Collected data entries

============================================================

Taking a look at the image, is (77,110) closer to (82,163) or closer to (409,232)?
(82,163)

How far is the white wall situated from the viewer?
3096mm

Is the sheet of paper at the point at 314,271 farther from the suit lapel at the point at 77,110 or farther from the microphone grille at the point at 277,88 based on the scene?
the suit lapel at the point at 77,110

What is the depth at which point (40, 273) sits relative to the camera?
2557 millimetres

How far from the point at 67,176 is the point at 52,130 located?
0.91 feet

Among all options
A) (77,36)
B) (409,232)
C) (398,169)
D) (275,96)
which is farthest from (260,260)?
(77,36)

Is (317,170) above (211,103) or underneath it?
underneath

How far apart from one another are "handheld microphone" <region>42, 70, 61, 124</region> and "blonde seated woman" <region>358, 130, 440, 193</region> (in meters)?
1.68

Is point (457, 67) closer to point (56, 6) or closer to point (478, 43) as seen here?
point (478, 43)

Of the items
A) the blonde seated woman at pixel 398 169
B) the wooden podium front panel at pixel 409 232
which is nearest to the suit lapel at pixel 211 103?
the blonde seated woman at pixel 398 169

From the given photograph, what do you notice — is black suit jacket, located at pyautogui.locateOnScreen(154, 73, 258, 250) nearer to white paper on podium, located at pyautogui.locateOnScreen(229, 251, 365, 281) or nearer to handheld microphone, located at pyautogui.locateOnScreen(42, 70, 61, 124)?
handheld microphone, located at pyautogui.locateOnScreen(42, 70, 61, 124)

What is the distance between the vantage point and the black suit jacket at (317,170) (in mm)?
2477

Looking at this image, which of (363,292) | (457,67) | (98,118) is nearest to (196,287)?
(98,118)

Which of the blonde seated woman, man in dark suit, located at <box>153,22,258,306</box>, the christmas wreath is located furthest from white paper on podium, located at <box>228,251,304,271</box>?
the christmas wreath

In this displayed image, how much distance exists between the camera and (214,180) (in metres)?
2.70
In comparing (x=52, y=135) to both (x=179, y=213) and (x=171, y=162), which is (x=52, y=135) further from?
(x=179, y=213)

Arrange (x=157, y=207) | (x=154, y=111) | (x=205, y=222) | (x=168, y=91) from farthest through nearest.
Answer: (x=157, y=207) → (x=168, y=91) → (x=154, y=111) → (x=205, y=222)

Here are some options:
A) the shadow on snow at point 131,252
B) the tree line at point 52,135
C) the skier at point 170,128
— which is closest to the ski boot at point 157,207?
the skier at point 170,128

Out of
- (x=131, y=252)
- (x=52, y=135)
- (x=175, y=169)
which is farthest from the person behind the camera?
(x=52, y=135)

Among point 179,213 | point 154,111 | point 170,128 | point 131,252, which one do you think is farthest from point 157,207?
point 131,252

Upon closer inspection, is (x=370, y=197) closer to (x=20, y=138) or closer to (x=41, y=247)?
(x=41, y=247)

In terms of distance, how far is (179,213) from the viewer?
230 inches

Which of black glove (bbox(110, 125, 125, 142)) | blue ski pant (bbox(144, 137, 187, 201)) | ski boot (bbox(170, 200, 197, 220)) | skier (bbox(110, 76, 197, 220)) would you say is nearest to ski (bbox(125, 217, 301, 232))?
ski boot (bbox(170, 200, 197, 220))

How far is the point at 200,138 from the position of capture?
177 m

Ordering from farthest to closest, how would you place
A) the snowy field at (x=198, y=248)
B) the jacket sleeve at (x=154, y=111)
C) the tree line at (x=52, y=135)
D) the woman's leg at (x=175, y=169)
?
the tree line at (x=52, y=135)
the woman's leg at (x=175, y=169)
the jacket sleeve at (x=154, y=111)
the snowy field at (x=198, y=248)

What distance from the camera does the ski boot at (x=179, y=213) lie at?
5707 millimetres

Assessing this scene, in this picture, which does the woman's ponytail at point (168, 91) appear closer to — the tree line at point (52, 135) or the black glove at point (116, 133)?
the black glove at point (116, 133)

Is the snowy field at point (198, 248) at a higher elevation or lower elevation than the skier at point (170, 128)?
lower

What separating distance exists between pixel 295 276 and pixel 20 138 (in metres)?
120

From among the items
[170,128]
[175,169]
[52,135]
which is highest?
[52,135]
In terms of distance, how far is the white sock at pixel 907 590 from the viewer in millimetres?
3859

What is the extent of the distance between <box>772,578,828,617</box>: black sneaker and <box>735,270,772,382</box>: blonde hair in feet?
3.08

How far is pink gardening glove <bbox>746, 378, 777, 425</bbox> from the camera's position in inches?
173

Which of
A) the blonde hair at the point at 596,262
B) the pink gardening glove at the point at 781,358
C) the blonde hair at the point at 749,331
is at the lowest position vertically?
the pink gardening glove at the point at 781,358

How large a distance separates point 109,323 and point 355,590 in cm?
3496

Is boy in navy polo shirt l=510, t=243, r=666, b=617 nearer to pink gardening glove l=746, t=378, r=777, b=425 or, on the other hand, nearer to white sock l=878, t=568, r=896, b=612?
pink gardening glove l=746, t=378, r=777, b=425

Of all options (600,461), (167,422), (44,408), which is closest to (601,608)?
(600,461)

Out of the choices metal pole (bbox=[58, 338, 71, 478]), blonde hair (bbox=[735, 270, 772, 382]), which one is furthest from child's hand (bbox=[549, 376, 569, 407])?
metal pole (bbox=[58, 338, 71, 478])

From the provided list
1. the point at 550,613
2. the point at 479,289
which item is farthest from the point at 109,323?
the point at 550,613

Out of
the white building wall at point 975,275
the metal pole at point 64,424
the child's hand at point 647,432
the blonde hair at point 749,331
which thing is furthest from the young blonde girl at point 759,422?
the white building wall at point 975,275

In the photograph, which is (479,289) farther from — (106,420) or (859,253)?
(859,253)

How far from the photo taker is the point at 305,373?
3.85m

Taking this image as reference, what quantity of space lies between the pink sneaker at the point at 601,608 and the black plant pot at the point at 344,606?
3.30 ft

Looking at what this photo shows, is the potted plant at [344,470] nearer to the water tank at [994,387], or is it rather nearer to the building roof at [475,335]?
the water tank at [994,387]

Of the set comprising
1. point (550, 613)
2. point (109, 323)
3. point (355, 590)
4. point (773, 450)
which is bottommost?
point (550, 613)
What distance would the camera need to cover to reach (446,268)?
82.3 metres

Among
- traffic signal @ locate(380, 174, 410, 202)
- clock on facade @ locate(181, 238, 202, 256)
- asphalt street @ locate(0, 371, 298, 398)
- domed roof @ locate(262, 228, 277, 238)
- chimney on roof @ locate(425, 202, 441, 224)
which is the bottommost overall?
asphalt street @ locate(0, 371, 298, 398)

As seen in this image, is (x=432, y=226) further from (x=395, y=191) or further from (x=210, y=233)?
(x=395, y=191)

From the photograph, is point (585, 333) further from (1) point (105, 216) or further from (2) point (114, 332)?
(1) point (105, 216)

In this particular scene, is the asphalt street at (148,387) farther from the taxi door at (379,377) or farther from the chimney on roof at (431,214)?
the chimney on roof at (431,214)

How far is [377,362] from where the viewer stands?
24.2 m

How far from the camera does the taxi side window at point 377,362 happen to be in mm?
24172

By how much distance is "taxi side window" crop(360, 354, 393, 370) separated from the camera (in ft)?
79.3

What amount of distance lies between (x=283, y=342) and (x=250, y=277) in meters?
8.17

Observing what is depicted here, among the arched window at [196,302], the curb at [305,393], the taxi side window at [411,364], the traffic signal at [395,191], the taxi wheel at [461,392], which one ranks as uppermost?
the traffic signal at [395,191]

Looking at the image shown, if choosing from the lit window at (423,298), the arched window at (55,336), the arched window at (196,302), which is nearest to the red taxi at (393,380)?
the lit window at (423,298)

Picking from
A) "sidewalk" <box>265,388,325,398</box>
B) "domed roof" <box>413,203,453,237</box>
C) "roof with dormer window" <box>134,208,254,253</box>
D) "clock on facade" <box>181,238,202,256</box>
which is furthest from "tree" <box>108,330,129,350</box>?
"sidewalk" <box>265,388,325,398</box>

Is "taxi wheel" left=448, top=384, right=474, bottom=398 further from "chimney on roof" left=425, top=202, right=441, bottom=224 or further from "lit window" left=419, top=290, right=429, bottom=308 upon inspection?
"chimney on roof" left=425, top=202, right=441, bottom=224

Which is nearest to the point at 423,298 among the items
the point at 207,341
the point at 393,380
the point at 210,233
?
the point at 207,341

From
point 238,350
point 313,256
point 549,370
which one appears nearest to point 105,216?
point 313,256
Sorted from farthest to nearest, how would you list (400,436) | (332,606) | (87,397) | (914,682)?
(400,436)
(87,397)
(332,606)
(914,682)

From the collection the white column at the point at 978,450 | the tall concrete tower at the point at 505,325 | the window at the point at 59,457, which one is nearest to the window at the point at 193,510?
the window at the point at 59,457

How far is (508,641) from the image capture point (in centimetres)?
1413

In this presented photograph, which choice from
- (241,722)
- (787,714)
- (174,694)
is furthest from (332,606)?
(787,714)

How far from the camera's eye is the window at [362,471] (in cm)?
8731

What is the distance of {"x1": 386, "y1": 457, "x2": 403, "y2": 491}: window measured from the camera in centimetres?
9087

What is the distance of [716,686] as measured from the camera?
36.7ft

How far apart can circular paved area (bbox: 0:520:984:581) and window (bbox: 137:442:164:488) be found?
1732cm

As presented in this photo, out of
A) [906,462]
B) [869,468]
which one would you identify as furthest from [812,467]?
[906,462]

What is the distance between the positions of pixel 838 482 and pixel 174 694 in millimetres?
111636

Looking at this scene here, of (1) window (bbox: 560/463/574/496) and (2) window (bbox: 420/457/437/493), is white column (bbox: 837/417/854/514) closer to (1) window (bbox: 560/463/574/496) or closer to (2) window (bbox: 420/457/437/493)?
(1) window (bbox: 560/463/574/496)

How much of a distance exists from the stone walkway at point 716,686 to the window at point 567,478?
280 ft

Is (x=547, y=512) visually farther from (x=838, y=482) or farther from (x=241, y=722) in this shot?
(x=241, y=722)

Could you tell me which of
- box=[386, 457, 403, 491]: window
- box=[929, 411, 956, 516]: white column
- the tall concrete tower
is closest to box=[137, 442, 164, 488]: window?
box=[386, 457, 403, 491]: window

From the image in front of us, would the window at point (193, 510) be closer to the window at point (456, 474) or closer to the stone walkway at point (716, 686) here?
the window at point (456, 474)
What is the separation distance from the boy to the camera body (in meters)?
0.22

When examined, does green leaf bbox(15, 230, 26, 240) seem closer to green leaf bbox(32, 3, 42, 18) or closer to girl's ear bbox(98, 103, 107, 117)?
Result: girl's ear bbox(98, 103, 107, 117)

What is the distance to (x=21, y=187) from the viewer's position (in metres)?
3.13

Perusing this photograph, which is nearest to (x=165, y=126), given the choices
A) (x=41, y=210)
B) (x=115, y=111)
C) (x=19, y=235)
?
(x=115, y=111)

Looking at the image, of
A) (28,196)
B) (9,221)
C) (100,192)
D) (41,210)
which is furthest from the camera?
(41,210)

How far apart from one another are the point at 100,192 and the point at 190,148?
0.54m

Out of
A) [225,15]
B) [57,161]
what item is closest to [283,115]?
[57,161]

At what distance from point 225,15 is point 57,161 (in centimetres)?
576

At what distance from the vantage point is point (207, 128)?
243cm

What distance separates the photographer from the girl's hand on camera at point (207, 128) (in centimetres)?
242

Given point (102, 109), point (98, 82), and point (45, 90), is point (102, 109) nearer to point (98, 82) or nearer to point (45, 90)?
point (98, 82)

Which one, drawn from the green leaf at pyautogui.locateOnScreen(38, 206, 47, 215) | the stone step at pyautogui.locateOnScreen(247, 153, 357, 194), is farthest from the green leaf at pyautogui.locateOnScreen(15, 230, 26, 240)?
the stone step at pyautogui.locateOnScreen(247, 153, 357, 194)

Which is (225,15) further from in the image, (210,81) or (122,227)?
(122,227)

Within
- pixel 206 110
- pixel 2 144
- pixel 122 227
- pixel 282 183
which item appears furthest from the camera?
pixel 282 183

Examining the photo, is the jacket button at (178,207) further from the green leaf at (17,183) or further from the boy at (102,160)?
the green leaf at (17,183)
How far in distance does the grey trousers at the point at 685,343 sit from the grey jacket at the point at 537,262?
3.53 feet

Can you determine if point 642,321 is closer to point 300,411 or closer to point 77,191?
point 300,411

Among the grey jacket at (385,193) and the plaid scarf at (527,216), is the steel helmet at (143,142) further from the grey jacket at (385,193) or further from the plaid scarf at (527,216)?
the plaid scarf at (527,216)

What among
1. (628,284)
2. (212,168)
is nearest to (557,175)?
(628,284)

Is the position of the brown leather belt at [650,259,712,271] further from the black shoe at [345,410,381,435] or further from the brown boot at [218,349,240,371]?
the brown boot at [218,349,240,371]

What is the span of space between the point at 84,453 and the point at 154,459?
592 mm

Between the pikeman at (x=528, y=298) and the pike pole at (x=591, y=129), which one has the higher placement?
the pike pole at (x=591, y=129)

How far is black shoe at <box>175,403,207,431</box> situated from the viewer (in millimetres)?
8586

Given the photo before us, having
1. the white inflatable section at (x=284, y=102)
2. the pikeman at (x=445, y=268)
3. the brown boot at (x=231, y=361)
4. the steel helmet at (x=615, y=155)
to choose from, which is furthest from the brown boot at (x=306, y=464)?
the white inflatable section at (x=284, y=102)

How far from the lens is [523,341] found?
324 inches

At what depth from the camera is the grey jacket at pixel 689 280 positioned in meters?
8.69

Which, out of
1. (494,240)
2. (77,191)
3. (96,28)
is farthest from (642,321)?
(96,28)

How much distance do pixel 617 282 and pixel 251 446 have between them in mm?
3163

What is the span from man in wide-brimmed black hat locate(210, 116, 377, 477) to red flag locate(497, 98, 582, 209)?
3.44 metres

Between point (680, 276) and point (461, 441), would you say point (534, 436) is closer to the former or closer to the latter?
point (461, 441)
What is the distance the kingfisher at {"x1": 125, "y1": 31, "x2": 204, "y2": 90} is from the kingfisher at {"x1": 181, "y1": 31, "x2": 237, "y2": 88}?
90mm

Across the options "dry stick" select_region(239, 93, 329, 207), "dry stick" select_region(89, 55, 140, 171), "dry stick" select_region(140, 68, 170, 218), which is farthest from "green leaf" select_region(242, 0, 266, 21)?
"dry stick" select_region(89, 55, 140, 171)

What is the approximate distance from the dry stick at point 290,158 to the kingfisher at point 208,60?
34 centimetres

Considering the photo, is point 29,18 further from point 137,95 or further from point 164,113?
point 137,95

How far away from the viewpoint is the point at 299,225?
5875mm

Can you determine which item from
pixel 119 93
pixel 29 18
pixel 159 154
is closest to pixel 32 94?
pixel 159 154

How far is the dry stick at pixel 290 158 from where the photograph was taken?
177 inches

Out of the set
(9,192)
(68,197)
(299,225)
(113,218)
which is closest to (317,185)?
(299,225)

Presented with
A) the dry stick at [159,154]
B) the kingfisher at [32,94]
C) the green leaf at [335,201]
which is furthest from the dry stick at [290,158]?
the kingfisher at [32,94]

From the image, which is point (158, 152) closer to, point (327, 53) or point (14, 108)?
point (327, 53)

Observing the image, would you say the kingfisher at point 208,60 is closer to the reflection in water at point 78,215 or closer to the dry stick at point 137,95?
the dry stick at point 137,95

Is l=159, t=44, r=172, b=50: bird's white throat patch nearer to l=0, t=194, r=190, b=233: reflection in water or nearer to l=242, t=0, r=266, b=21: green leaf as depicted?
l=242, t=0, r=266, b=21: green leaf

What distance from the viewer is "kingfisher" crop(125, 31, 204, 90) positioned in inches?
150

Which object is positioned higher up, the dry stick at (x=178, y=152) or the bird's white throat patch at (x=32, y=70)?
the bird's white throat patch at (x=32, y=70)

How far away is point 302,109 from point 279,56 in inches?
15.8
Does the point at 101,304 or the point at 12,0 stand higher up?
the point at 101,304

============================================================

PROBLEM DESCRIPTION: Repeat word for word each line from the one with "Considering the photo, is" to the end of the records above, inclusive.

PROBLEM SOLUTION:
Considering the photo, is point 29,18 further from point 137,95 or further from point 164,113?
point 137,95

How far away from the viewpoint is the point at 299,225?
5875mm

Can you determine which item from
pixel 119 93
pixel 29 18
pixel 159 154
is closest to pixel 32 94?
pixel 159 154

How far is the dry stick at pixel 290 158 from where the photograph was taken?
177 inches

Out of the set
(9,192)
(68,197)
(299,225)
(113,218)
which is closest to (317,185)?
(299,225)

Presented with
A) the dry stick at [159,154]
B) the kingfisher at [32,94]
C) the green leaf at [335,201]
which is furthest from the dry stick at [290,158]?
the kingfisher at [32,94]

From the image, which is point (158, 152) closer to, point (327, 53) or point (14, 108)?
point (327, 53)

Observing the image, would you say the kingfisher at point 208,60 is closer to the reflection in water at point 78,215 or closer to the dry stick at point 137,95?
the dry stick at point 137,95

Is l=159, t=44, r=172, b=50: bird's white throat patch nearer to l=0, t=194, r=190, b=233: reflection in water or nearer to l=242, t=0, r=266, b=21: green leaf as depicted?
l=242, t=0, r=266, b=21: green leaf

What distance from the viewer is "kingfisher" crop(125, 31, 204, 90) positioned in inches?
150

Which object is positioned higher up, the dry stick at (x=178, y=152) or the bird's white throat patch at (x=32, y=70)?
the bird's white throat patch at (x=32, y=70)

How far away is point 302,109 from point 279,56 in inches?
15.8
Does the point at 101,304 or the point at 12,0 stand higher up?
the point at 101,304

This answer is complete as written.